Your phone eats your attention like it’s a buffet. Every time you look up, another hour’s gone, and somehow your brain feels both overstimulated and numb. It’s not about quitting tech altogether—that’s neither practical nor necessary—but putting boundaries on it. Start with no-scroll mornings, or silence your notifications after 8 p.m. Whatever you choose, the point is to own your attention again. The benefits of reducing screen time aren’t abstract—they show up in better sleep, sharper focus, and real-world connection.

Mindfulness Meditation

You think too much, most of us do. Thoughts come in like spam emails, one after another, most of them unhelpful. Mindfulness isn’t magic and it doesn’t come easy, but it works—especially when you practice five minutes at a time. Sit still, breathe slowly, and let the thoughts pass like cars on a highway you’re not crossing. You won’t stop the noise, but you’ll stop identifying with it. Practicing daily can anchor you, and the mindfulness meditation benefits extend beyond the cushion into how you argue, how you parent, how you live.

Sleep Hygiene

Scrolling under the covers is a bedtime ritual that only guarantees one thing—junk sleep. If you wake up tired, forget things mid-sentence, or feel low for no reason, your sleep is suspect. Good sleep doesn’t just happen, you make it. Try consistent bedtimes, cooler rooms, less caffeine after noon, and no screens at least an hour before lights out. You don’t need to be a monk, but you do need a routine. There’s a reason sleep hygiene tips get preached like gospel—they keep you from falling apart slowly and silently.

Social Connection

Loneliness doesn’t always feel like sadness. Sometimes it’s just the absence of laughter, of conversation, of being seen without explaining yourself. You don’t have to host dinner parties or join a bowling league to build connections. A walk with a friend, a phone call, even showing up to something regularly—those things matter. If you wait until you feel like it, you won’t. The best social activities for adults aren’t about extroversion, they’re about momentum, and getting out of your own head.
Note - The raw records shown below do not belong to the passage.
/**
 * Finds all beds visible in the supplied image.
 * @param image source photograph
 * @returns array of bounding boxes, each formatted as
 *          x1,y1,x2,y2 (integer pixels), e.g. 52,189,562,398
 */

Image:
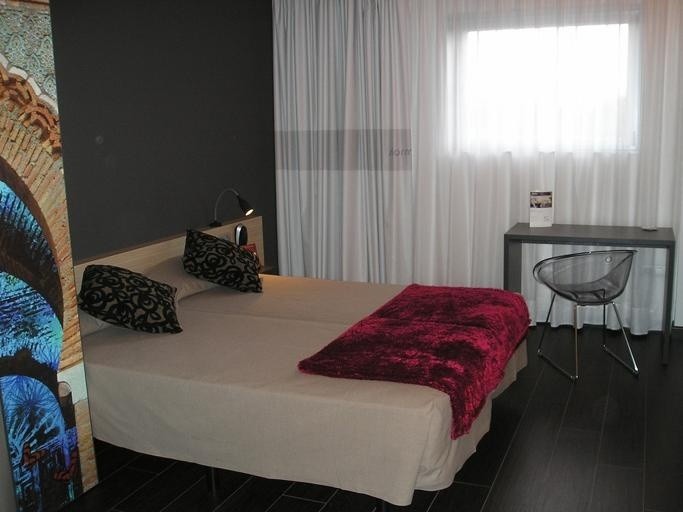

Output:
73,215,532,511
You can chase wellness in a thousand directions and still end up burned out. Or, you can stop sprinting and try smaller, sharper moves that add up over time. These strategies aren’t new or complicated, they’re just neglected. So make the call, cook the food, do the breathing, close the laptop, ask the hard question. You’re not one big change away from feeling better, you’re a bunch of little ones stacked with intention. Start with one and don’t stop there.